Paperclay ghosts

Paperclay ghosts

In my last house, this buffet was upstairs and only got a few little decorations. In this house it’s front and center so I needed to do better. Once I rearranged the decorations I had to fit the new place, I realized that I was seriously lacking something for this spot that brought in a little height. So I had myself a little brainstorm, and came up with this little ghost family.

Ghost supplies
I got three foam cones measuring 15″, 9″, and 6″, and a bunch of paperclay. I only ended up using two bricks for all three ghosts.

Paperclay ghost, Step 1
Start by covering each cone with a thin layer of the paperclay, spreading it into the pockets in the foam to get good adherence. When that layer is dry, add another one as necessary to cover the foam texture.

Paperclay ghost, Step 2
You don’t have to be a sculptor to make the head. I just took a ball of paperclay that looked proportional to the size of the cone I was working with, and squeezed it in my hand. The ridges of your fingers make a naturally cool ghost head shape. Just smooth things out a little, make the top of the head a little pointier, and you’ll have just the right look.

Paperclay ghost, Step 3
Place your ghost head on top of the cone, and stick it down with more paperclay, smoothing things out as you go. You can also add a little more paperclay around the neck to avoid such a rigid cone shape, or add a whole lot more paperclay if you want to give your ghost some curves.

Paperclay ghost, Step 4
I pressed my fingertips into the clay to make spots for the eyes, and this had the added effect of pushing some clay up to make cheekbones. Let them dry at least overnight.

Paperclay ghost, Step 5
One of the best features of paperclay is that you can sand it when it’s dry. So give your ghosts a good thorough sanding to smooth out the texture and to make the head a little less lumpy.

Paperclay ghost, Step 6
You can paint your whole ghost if you want to, but I loved the color of the clay so I just left it alone. I painted on a simple happy face with acrylic paint, but I used chalk to make the cheeks.
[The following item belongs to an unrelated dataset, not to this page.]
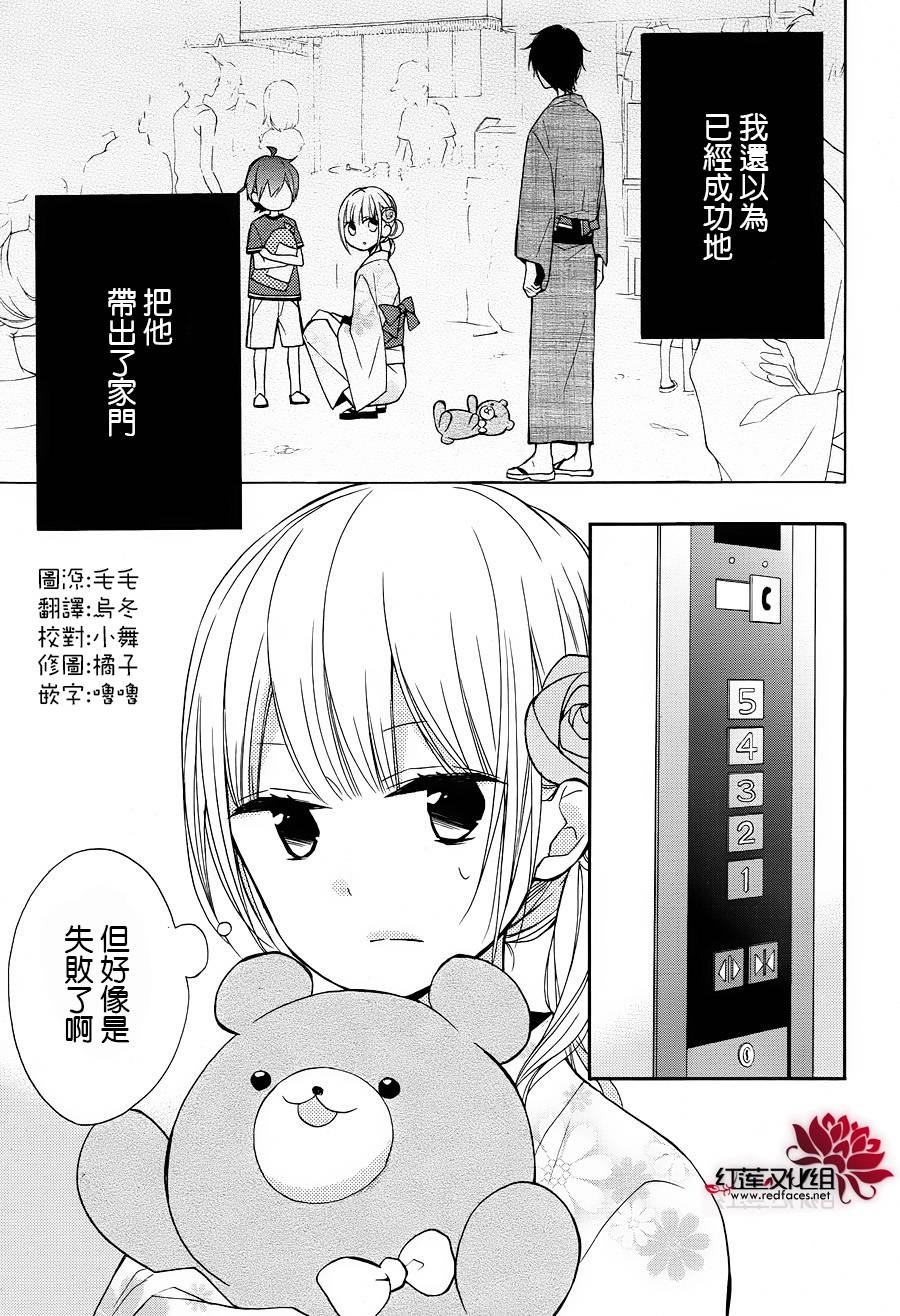 3LDK的国王第5话图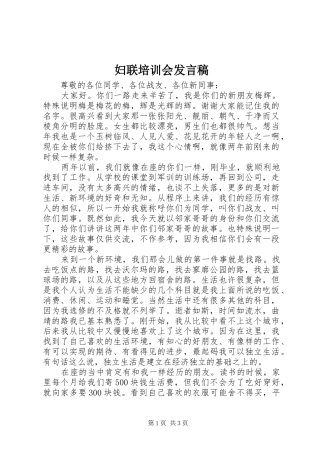 妇联培训会发言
I remember my mom using her makeup on craft projects as a kid, so I bet you could use actual blush to get the same effect.

Paperclay ghost, Step 7
Cut a piece of cheesecloth big enough to cover the ghost. Pick up the very top and snip out the very center. A small cut is all you need.

Paperclay ghost, Step 8
Pull the cheesecloth over the head and glue it around the neck with whatever white glue is handy.

Paperclay ghost, Step 9
Tie a little black ribbon around the neck, and your little ghost family is complete.

Paperclay ghosts on buffet
I love Halloween, but it’s hard to decorate for with small children. Things are so gorey and scary, or else they’re so completely juvenile I’d make my house look like a preschool. I think these manage to be cute and stylish at the same time. And they add great height.